3. Comparison with Lance Osadchey’s results suggests that peak-to-trough amplitude for measurements made at the same approximate sidereal time will vary with latitude.

4. The existence of this node demonstrates that the measured peak-to-trough amplitude is not dependent on floor slope so long as the floor is smooth and level to within typical household foundation tolerances (1 cm / 3 m).  Dr. Osadchey’s results are probably not due to normal variations in the slope of his desktop or a minor defect in his mount.

5. Measurement of thermal refraction in real time using a web cam reveals that while it can be of sufficient magnitude to explain the measured effect, it is too randomly variable to explain the observed effect.  Dr. Osadchey’s results are probably not due to thermal refraction of the laser beam while in transit between the laser and camera.
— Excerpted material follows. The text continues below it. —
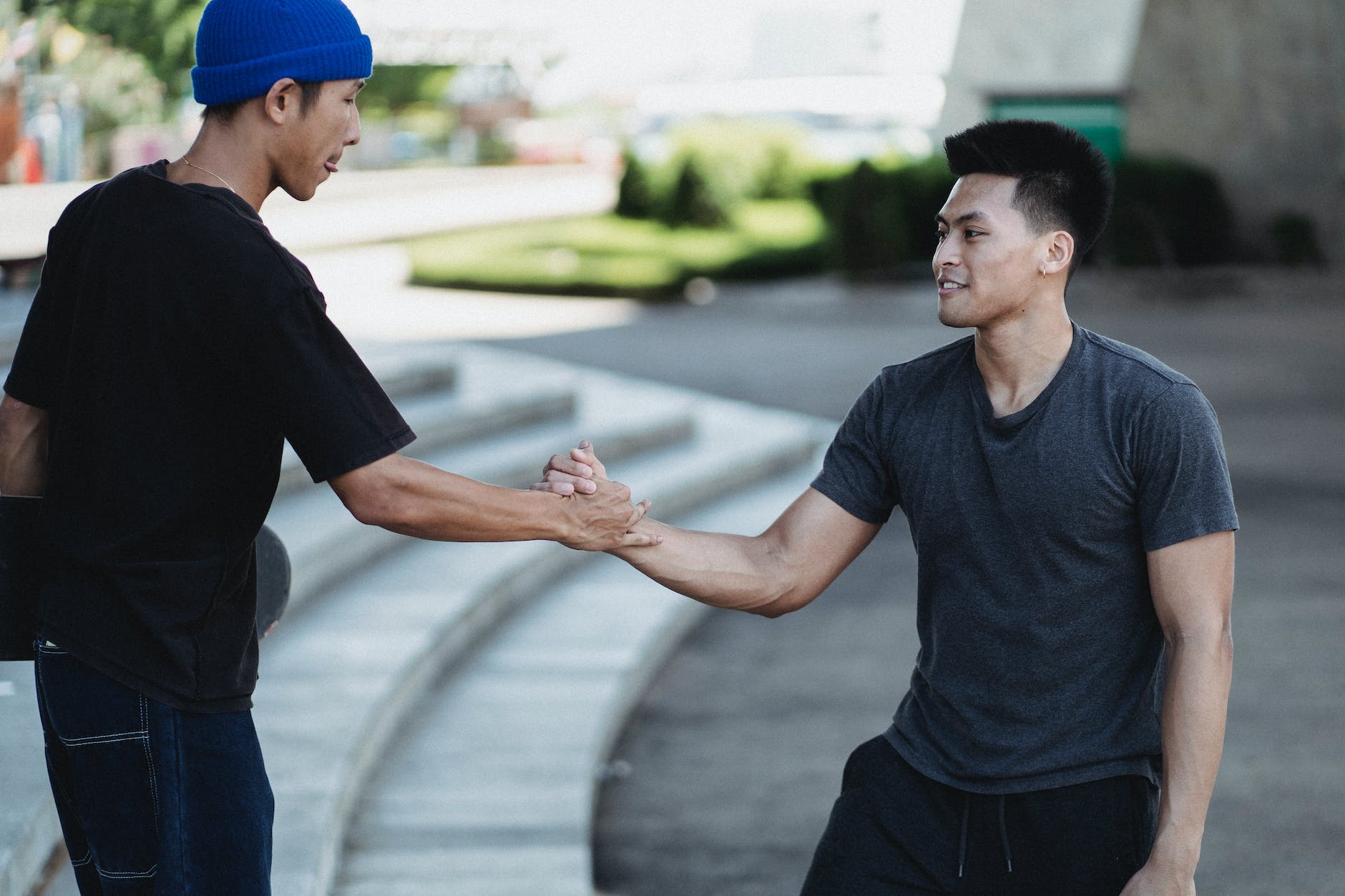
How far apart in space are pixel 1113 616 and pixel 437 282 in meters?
17.5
6. The computed standard deviation of the image center position (not the standard deviation of size) appears to be less than the anticipated value of 1, which implies a higher than computed statistical confidence.  (Note: In this case, statistical confidence only reflects the reliability that I am detecting something other than random noise.  It does not imply that I am measuring what I intended to.)  Without yet determining a causative agent, I can still say that, whatever I am detecting, it really is causing motion of the laser’s area of incidence relative to the camera CCD surface. 

7. Thermal drift is already apparent in the data, particularly for those data sets taken without air conditioning.  The dominant term does not appear variable. 
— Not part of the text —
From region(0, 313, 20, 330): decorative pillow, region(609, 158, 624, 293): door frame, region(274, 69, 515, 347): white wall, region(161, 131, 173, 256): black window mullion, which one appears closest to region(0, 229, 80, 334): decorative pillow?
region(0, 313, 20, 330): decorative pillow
8. Thermal drift follows a cooling curve with a parabolic term.  This behavior can be derived from an equation for thermal bending displacement of a beam, and is observable in longer duration trials.  Given regular, angle dependent variations in the thermal gradient across the beam (such as heating a rotating beam using a fixed heat source), it is theoretically possible to set up a pattern of thermal drift which exactly mimics the anticipated pattern due to a hypothetical reference vector.  This false signal will vary from a real signal in two critical regards:

8.a. Its amplitude will be time dependent, not angle dependent.  The amplitude of the false signal will change with angle, but can be varied in proportion to the interval between measurements.  The amplitude of a real signal will not vary in proportion to the interval.

8.b. Buildup of thermal energy in the beam will limit the interval between measurements during which the resulting variations in thermal drift can mimic a real signal.  At some maximum interval, the thermal drift will wash out any real signal, smoothing out the curve of image motion. 

I also have a sufficient theoretical model of thermal drift to make a prediction regarding Lance Osadchey’s long term trial currently in progress.  I predict that he will find nothing.  There are three reasons for this.

1. Lance’s results posted to date demonstrate that two independently functioning Veladors of identical fixed orientation, operated in the same room, will return different results over time if not readjusted for drift before each measurement set.  Thermal drift, being strongly dependent on the structural properties of the support beam, can easily account for this.

2. Dr. Osadchey’s short term trials also show evidence of thermal drift.  His average observed drift appears nearly an order of magnitude less than my own, but I attribute this to more careful climate control.  Either observed drift (his or mine) remains sufficient to account for the observed motion in his long term trials over the course of twelve hours or more.

3. My mathematical model of thermal drift suggests that thermal drift will be cumulative over long periods, and will overwhelm any real signal of the measured amplitude.  (This is, in fact, one predicted means of differentiating thermal drift from a real signal.)

This does not reflect on the desirability of a long term trial.  However, a fixed orientation is not adequately sensitive to return useful results.  Over the course of an entire day, thermal drift will dwarf all other motion components.  A better method for a long term trial would be to conduct a daily trial with rotating orientations over a short duration and comparing the measured magnitudes over time, because this can isolate smaller magnitude effects.